▶ Consigne: Recopiez à l'identique, dans son intégralité, le passage ci-dessous consacré aux billets commandés et vendus par les tour-opérateurs européens.

#### Passage fourni ####

Commandes de billets individuels

(35) Outre les commandes de Pass France 98, le CFO a donné l'occasion aux tour-opérateurs européens d'acheter des billets d'entrée individuels, donnant accès à des rencontres des première et seconde phases. Chacun des cinq tour-opérateurs européens a effectivement commandé le nombre maximal de billets individuels mis initialement à sa disposition par le CFO pour les matches des deux phases. Si l'on considère l'ensemble des tour-opérateurs européens, ceux-ci ont commandé un total de 33950 et de 17700 billets d'entrée individuels pour les matches des première et seconde phases.

Billets vendus par les tour-opérateurs européens

(36) La majorité des billets de première et de seconde phases proposés par les tour-opérateurs européens au grand public ont été commercialisés dans le cadre d'un forfait comprenant, en sus du billet proprement dit, la prestation d'autres services, comme l'accès aux espaces d'accueil et, pour certains matches particuliers, l'hébergement et le voyage. Le prix couvrait donc le billet ainsi que la prestation de services complémentaires, augmentant ainsi sensiblement le coût total pour les consommateurs souhaitant acheter des billets auprès des tour-opérateurs européens. La décision de lier la vente de billets à la prestation d'autres services a été prise indépendamment par chaque tour-opérateur européen, sans aucune intervention de la part du CFO.

#### Extrait des données ####

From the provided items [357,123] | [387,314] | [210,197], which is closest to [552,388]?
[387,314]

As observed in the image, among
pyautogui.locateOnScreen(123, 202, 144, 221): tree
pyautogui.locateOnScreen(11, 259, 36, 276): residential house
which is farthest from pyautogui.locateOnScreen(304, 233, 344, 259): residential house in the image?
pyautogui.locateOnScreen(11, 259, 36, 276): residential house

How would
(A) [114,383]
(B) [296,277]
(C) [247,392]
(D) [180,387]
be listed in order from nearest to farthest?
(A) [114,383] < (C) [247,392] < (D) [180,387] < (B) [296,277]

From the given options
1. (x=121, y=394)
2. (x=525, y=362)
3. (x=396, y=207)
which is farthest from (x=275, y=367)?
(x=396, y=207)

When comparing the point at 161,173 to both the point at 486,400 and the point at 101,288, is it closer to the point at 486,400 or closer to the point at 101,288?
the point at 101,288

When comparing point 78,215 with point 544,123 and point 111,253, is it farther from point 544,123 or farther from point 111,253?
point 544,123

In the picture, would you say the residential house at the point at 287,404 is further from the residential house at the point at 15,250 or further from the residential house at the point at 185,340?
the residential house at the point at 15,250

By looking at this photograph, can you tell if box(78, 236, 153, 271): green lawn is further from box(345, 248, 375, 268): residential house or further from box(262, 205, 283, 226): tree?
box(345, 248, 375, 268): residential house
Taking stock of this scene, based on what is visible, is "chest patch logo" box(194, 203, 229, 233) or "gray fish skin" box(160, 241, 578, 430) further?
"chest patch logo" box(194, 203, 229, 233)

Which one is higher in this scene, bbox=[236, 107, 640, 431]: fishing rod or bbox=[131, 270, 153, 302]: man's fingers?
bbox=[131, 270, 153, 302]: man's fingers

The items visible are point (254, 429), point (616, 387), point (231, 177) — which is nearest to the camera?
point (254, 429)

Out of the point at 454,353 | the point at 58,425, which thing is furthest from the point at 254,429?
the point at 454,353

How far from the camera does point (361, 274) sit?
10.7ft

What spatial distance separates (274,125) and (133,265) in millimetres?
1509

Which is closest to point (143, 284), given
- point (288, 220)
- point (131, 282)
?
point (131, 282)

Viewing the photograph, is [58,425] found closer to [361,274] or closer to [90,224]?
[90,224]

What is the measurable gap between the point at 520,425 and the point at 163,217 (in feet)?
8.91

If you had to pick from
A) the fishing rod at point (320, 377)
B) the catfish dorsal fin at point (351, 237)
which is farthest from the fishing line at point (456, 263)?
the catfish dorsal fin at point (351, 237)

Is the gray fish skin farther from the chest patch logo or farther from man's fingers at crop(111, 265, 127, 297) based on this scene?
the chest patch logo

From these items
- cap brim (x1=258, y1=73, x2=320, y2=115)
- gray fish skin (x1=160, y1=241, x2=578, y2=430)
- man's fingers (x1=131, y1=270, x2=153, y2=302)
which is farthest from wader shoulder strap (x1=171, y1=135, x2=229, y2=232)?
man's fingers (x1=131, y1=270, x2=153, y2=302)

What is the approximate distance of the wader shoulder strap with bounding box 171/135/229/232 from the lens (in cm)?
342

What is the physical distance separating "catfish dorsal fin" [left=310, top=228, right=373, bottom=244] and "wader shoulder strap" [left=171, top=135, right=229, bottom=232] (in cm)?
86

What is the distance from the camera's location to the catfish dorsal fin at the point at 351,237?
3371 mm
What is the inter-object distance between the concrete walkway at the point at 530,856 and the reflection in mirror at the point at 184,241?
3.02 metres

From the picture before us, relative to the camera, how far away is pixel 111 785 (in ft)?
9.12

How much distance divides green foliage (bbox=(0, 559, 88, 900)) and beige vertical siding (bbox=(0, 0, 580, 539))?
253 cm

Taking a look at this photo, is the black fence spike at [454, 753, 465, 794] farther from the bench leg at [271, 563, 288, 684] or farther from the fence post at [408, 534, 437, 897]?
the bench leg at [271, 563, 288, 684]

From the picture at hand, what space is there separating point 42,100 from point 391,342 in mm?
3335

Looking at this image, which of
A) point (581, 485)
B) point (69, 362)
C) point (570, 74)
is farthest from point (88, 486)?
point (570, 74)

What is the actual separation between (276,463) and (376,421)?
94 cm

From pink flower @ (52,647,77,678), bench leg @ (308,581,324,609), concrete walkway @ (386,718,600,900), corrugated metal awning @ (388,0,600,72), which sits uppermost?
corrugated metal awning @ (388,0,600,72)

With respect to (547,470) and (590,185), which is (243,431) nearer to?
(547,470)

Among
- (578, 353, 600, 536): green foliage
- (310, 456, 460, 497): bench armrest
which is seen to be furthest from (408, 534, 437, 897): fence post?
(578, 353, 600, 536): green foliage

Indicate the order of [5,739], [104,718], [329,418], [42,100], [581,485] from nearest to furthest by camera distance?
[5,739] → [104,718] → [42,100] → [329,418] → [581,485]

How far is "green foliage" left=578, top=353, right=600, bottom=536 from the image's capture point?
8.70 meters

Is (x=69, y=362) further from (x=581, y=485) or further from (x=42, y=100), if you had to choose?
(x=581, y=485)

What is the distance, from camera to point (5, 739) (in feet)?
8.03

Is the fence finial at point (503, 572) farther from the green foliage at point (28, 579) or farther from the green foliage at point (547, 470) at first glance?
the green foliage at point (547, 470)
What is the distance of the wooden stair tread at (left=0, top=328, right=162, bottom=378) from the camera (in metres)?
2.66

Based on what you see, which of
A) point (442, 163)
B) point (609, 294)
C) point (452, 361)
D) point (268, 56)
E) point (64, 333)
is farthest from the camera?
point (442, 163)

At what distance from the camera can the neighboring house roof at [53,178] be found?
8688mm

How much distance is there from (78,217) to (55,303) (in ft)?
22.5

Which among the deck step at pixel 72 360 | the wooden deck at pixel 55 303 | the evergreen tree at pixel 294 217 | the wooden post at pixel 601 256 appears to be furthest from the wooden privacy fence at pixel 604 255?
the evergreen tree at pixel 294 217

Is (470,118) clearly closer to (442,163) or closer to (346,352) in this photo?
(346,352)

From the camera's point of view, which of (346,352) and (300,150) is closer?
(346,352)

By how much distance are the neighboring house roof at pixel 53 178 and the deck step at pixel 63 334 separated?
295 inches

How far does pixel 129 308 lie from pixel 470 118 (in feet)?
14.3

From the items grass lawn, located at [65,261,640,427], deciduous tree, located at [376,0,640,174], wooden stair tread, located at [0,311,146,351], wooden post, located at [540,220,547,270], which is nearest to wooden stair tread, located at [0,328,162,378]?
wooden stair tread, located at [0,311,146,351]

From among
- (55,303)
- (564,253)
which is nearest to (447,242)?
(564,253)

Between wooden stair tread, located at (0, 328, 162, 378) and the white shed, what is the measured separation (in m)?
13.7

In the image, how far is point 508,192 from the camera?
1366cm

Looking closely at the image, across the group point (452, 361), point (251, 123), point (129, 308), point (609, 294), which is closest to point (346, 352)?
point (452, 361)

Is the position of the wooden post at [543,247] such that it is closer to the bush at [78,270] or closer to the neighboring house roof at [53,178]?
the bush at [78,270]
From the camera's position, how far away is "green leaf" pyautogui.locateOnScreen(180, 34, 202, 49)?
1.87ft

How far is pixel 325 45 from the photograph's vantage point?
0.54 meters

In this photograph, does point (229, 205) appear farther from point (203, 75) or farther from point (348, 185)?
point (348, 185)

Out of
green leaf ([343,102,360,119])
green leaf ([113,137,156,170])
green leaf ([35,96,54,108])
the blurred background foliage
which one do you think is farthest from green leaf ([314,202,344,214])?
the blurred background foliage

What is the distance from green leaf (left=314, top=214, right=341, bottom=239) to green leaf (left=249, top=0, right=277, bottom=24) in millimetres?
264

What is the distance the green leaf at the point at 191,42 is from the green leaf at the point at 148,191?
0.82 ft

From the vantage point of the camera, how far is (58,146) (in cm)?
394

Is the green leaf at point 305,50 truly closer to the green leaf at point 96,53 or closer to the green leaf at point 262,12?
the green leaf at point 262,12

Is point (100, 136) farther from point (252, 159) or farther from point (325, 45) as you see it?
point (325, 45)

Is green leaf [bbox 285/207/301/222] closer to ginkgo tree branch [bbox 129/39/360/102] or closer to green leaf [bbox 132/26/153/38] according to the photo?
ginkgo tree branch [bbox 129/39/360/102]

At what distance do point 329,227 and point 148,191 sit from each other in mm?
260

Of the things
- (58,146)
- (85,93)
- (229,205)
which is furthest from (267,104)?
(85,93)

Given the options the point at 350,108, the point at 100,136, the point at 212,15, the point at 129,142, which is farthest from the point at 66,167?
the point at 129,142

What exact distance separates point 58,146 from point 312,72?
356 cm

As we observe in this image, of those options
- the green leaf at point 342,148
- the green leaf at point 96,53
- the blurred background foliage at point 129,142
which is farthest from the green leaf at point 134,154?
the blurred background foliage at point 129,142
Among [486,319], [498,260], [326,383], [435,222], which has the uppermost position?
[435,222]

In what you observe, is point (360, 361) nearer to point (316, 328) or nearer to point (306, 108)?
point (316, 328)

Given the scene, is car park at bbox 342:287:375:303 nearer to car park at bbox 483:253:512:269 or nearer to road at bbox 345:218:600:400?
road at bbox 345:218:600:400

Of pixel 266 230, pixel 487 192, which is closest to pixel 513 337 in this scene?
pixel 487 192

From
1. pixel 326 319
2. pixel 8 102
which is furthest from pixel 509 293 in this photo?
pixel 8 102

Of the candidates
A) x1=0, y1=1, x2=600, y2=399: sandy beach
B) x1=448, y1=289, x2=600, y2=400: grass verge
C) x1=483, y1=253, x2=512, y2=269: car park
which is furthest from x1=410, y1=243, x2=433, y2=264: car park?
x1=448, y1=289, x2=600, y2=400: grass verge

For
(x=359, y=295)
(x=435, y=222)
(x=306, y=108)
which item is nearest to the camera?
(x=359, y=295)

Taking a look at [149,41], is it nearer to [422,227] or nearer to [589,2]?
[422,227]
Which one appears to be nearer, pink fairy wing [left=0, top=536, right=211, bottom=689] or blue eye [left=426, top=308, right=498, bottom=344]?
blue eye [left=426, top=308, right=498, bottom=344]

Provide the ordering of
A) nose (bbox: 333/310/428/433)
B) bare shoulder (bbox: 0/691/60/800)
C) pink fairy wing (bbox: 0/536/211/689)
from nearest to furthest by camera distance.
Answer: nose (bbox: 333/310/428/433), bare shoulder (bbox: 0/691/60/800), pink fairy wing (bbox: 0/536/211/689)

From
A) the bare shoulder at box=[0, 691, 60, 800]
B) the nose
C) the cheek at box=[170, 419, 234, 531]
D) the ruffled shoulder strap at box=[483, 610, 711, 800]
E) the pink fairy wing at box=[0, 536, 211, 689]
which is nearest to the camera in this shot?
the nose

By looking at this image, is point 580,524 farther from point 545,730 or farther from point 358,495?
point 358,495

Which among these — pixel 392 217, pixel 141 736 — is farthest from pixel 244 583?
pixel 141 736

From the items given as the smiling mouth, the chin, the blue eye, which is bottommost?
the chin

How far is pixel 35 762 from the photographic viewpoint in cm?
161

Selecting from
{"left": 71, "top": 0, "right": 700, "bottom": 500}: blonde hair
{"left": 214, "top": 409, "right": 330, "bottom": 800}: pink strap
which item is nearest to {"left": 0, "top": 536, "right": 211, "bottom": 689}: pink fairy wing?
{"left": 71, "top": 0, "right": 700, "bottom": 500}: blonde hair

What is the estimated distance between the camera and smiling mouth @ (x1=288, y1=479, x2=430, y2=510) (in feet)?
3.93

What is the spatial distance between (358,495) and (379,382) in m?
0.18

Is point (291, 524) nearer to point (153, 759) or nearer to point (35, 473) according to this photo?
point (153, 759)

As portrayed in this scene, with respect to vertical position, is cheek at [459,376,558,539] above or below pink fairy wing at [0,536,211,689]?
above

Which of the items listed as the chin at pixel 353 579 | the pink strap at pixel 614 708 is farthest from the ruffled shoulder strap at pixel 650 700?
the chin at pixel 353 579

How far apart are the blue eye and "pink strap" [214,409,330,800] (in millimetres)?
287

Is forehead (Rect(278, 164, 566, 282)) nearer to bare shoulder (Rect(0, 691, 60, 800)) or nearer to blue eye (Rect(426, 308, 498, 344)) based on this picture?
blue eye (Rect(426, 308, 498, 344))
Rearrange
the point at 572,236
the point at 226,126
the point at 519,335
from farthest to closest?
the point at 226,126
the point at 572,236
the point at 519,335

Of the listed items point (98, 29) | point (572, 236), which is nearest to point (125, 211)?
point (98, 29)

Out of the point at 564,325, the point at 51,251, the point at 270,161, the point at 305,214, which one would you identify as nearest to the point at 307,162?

####

▶ Réponse finale:
Commandes de billets individuels

(35) Outre les commandes de Pass France 98, le CFO a donné l'occasion aux tour-opérateurs européens d'acheter des billets d'entrée individuels, donnant accès à des rencontres des première et seconde phases. Chacun des cinq tour-opérateurs européens a effectivement commandé le nombre maximal de billets individuels mis initialement à sa disposition par le CFO pour les matches des deux phases. Si l'on considère l'ensemble des tour-opérateurs européens, ceux-ci ont commandé un total de 33950 et de 17700 billets d'entrée individuels pour les matches des première et seconde phases.

Billets vendus par les tour-opérateurs européens

(36) La majorité des billets de première et de seconde phases proposés par les tour-opérateurs européens au grand public ont été commercialisés dans le cadre d'un forfait comprenant, en sus du billet proprement dit, la prestation d'autres services, comme l'accès aux espaces d'accueil et, pour certains matches particuliers, l'hébergement et le voyage. Le prix couvrait donc le billet ainsi que la prestation de services complémentaires, augmentant ainsi sensiblement le coût total pour les consommateurs souhaitant acheter des billets auprès des tour-opérateurs européens. La décision de lier la vente de billets à la prestation d'autres services a été prise indépendamment par chaque tour-opérateur européen, sans aucune intervention de la part du CFO.